Instruções de trabalho »
A - Responda com base no texto sobre a redução da jornada de trabalho:
(i) Ao lado de quais ministros Hugo Motta gravou o vídeo do anúncio?
(ii) Segundo Motta, a PEC reduziria a jornada de quantas para quantas horas?
(iii) Quem é citado como relator entre os participantes do encontro?
B - Extraia do texto sobre a redução da jornada de trabalho tudo, desde "O presidente da" até "teriam papel central.", sem alterar nada.

Texto fornecido »
O presidente da Câmara, Hugo Motta (Republicanos-PB), resolveu nesta quarta-feira votar o projeto de lei do governo Lula sobre redução da jornada de trabalho junto com a PEC que trata do tema. O anúncio ocorreu em vídeo gravado ao lado dos ministros José Guimarães e Luiz Marinho, após reunião na Residência Oficial da Câmara.

Participaram do encontro Bruno Moretti (Planejamento), Alencar Santana (PT-SP), relator Leo Prates (Republicanos-BA), o líder do governo Paulo Pimenta (PT-RS) e os deputados Reginaldo Lopes (PT-MG) e Luiz Gastão (PSD-CE). Motta afirmou que a PEC reduziria a jornada de 44 para 40 horas, com dois dias de descanso e sem perda salarial, e que as convenções coletivas teriam papel central.

O objetivo, segundo o presidente, é que o encaminhamento combine a PEC com o projeto de lei para adequar a legislação às mudanças previstas na Constituição. O acordo, ainda, busca manter ganhos de trabalhadores com base em acordos setoriais.

(Dados de localização espacial)
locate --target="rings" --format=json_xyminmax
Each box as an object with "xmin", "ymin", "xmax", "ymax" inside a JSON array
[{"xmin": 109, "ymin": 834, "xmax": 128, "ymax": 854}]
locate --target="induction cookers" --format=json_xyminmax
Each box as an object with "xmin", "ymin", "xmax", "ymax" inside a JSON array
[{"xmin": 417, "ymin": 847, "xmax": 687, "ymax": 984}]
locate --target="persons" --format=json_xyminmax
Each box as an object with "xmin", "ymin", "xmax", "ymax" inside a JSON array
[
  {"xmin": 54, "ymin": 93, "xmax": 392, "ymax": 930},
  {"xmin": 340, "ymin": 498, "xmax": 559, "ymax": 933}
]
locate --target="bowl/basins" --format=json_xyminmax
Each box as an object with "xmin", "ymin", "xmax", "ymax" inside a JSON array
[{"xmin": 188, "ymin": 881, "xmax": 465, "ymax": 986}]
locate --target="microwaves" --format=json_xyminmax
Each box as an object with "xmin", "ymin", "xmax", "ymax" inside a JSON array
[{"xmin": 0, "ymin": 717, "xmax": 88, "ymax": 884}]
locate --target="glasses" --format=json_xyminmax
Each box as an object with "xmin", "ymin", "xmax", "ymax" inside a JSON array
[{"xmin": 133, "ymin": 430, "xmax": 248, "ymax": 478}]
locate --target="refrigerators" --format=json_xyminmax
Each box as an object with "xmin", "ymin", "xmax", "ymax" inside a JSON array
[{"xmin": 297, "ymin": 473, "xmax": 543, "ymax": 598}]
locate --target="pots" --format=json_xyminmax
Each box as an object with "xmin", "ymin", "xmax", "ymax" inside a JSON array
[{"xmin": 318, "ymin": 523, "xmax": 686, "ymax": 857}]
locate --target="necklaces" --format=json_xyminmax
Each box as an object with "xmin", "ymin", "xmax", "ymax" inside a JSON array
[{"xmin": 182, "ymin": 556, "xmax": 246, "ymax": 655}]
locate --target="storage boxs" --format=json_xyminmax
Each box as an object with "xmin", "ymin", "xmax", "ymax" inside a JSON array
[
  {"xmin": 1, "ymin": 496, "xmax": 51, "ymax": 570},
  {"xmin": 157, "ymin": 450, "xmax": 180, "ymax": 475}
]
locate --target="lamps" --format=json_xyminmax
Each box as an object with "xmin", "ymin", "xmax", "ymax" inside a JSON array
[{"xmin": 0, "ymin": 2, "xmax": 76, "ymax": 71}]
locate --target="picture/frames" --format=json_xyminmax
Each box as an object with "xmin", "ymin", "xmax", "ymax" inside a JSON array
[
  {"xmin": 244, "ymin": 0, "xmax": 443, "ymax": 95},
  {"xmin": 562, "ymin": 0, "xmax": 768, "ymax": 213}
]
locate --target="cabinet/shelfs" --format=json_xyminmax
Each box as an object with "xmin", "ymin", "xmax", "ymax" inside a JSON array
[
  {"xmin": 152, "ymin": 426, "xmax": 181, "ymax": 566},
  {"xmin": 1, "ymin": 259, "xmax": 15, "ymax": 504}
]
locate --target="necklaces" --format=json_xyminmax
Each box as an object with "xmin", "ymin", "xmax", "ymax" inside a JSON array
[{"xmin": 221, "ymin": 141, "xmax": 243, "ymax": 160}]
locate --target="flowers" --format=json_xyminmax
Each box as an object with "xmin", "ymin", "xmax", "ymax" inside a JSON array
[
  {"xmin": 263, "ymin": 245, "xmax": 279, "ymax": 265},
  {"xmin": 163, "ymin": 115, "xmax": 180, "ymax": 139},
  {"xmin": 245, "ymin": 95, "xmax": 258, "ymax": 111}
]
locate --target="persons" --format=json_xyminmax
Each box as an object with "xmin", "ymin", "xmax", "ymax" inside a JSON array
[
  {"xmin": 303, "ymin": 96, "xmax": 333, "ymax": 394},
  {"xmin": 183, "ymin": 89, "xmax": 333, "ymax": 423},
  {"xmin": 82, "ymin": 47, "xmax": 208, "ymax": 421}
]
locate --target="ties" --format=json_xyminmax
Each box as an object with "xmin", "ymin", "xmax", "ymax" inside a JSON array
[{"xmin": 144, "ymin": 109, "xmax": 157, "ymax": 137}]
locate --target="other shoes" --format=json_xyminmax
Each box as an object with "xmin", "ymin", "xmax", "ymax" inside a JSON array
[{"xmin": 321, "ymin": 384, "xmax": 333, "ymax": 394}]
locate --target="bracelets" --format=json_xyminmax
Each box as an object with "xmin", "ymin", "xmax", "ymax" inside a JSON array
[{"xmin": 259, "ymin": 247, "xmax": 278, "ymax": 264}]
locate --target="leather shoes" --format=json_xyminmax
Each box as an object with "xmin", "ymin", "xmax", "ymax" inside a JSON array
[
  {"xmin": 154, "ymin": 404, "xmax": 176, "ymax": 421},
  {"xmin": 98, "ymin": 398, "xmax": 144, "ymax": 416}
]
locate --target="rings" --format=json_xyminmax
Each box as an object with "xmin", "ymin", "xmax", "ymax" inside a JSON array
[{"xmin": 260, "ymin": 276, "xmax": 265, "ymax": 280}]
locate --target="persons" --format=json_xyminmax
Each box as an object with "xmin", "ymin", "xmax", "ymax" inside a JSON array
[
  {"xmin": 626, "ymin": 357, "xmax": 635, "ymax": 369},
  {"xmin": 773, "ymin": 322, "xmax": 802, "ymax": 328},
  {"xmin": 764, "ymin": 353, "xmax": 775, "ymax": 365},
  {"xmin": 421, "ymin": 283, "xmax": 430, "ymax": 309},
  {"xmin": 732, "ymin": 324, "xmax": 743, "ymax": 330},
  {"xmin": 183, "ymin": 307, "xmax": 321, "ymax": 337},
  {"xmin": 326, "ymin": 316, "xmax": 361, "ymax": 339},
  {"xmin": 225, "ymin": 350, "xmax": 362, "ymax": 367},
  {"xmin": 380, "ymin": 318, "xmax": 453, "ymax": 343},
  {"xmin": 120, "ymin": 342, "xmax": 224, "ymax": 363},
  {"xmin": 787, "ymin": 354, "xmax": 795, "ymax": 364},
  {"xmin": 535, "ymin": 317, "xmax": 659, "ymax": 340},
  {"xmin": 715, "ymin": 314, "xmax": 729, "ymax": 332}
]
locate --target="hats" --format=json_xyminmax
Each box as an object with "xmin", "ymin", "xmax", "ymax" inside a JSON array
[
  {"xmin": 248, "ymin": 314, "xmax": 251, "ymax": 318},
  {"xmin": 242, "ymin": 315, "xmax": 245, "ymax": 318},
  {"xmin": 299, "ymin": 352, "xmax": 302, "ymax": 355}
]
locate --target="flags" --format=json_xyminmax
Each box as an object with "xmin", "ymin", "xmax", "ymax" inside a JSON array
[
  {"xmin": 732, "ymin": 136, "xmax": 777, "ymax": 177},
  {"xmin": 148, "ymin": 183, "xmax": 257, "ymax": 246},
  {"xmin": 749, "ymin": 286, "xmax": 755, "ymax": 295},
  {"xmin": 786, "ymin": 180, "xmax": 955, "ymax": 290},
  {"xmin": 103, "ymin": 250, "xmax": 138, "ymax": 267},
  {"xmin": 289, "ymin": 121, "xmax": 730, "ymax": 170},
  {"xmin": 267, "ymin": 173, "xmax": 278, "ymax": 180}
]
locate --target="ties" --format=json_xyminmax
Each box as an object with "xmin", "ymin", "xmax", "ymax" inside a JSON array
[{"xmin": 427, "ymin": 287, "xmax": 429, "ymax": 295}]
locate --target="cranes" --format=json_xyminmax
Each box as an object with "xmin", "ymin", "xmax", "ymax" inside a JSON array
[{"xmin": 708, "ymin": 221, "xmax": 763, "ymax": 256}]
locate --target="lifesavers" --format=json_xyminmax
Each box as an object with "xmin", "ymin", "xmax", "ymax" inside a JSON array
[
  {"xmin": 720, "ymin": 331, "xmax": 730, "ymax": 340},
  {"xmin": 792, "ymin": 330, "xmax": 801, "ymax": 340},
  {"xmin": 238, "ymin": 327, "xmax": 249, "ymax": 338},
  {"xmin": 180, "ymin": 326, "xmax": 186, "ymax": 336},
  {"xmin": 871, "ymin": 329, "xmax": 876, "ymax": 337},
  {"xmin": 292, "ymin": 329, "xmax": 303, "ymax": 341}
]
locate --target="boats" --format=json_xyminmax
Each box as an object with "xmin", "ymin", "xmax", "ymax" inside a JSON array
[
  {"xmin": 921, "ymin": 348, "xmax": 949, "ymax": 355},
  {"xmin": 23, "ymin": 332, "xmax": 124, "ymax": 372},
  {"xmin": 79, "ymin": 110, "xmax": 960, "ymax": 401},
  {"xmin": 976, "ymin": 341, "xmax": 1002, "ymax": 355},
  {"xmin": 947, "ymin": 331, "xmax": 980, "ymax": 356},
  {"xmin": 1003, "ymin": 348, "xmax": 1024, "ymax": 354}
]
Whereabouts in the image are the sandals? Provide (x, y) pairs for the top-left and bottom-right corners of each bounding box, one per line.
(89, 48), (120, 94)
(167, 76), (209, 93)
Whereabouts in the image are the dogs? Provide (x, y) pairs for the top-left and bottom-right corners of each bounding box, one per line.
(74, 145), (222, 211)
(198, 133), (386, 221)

Soluções das tarefas »
A -
(i) José Guimarães e Luiz Marinho.
(ii) De 44 para 40 horas.
(iii) Leo Prates (Republicanos-BA).

B -
O presidente da Câmara, Hugo Motta (Republicanos-PB), resolveu nesta quarta-feira votar o projeto de lei do governo Lula sobre redução da jornada de trabalho junto com a PEC que trata do tema. O anúncio ocorreu em vídeo gravado ao lado dos ministros José Guimarães e Luiz Marinho, após reunião na Residência Oficial da Câmara.

Participaram do encontro Bruno Moretti (Planejamento), Alencar Santana (PT-SP), relator Leo Prates (Republicanos-BA), o líder do governo Paulo Pimenta (PT-RS) e os deputados Reginaldo Lopes (PT-MG) e Luiz Gastão (PSD-CE). Motta afirmou que a PEC reduziria a jornada de 44 para 40 horas, com dois dias de descanso e sem perda salarial, e que as convenções coletivas teriam papel central.